Landfills, a traditional method of waste disposal, are overflowing. These sites take up significant space and can pollute the environment as waste decomposes. In 2009, the European Environment Agency released a report advocating for the transition from landfill disposal to more sustainable alternatives [1]. One viable solution uses a thermal treatment process to burn waste and generate energy. While incineration can reduce landfill waste and create energy, it is important to understand how the waste incineration process works and which steps are needed to run it in a safe and environmentally conscientious fashion.
First, municipal solid waste arrives by truck and is stored for processing (Figure 1).
Next, the waste is introduced into a high-temperature furnace where it is burned. The burning process creates flue gas – a mixture of hot gases and byproducts – which must be thoroughly cleaned before release.
Finally, the heat generated in the furnace plays a key role in electricity production. This captured heat creates steam that drives a turbine, ultimately generating power.
In the rest of this article, the most important components of waste plant incinerator analysis are discussed, with a focus on how process analyzers are used to monitor emissions such as ammonia, sulfate, and heavy metals.
Incineration is a waste management strategy that reduces solid waste (i.e., landfill) while also converting energy. A projection from the UNEP indicates that municipal solid waste production will increase from 2.3 billion tons in 2023 to 3.8 billion tons by 2050 [2]. Therefore, ensuring the efficient and compliant operation of such incinerator plants is paramount but can be achieved through meticulous monitoring and mitigation.
Incineration technology has evolved, offering diverse options tailored to specific waste types. There are various types of incinerators: simple incinerators, fixed or moving grate incinerators, rotary kiln incinerators, and fluidized bed incinerators [3]. Each type possesses unique advantages in terms of capacity, efficiency, and emission control.
In a waste incineration plant, the journey begins with delivery of trash by collection vehicles (Figure 1).
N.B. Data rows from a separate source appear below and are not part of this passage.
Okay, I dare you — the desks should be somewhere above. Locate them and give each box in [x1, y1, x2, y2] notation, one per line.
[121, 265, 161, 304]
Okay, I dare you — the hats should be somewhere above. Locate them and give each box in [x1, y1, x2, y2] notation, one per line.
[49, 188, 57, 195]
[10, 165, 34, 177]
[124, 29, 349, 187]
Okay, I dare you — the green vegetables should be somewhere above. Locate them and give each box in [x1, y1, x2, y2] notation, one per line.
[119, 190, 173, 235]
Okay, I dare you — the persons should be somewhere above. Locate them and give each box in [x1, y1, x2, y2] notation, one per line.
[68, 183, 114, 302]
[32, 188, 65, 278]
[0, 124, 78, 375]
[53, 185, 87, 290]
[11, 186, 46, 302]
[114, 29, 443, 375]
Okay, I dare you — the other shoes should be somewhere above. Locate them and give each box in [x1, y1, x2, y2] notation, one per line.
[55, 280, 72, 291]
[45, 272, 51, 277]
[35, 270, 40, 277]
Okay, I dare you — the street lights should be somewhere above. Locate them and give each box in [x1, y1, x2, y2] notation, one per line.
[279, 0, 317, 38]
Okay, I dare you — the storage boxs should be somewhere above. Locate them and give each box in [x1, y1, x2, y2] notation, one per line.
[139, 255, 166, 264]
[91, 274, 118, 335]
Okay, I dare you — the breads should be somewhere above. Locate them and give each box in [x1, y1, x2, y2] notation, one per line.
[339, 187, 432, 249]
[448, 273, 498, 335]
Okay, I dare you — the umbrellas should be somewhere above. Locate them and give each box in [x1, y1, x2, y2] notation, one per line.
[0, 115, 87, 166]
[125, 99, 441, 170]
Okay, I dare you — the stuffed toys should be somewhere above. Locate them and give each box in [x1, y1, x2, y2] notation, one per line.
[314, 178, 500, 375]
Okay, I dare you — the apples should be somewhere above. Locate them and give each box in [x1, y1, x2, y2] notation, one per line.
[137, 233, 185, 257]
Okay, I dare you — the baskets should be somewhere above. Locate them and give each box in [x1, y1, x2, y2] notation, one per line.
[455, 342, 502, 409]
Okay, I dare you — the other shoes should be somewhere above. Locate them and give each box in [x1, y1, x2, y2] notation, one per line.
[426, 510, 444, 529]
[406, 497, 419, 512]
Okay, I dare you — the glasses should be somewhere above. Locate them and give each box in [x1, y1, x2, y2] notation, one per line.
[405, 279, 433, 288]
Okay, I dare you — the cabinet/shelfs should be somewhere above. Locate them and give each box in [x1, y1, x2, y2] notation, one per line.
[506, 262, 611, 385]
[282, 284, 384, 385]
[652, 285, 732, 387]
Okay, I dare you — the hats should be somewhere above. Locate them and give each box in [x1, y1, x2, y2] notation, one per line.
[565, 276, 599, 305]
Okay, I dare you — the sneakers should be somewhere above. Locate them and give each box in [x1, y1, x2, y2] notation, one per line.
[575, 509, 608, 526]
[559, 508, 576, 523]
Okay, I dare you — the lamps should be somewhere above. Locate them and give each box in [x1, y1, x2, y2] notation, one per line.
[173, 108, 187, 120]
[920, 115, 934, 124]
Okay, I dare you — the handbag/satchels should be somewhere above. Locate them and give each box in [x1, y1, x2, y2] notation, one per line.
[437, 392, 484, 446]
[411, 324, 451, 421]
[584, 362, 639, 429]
A grabbing mechanism (Figure 2) lifts the waste and deposits it into a high-temperature furnace.
Here, combustion occurs, breaking down the waste and releasing heat energy and flue gas – essentially hot exhaust containing combustion byproducts. Importantly, this heat from the combustion process is used to generate steam energy and to produce electricity in the adjacent thermal power plant.
During incineration, flue gas containing pollutants like acidic gases, heavy metals, and particulate matter (PM) is generated. The scrubber (Figure 3) acts as a barrier, capturing these pollutants before they reach the atmosphere.
The flue gas is not released directly into the atmosphere. Instead, it passes through several emission control steps (e.g., scrubbers and filters) in order to remove various undesired components that cannot be released to the environment. Scrubbers utilize water or specific chemical solutions to capture pollutants including PM, heavy metals, and acidic gases.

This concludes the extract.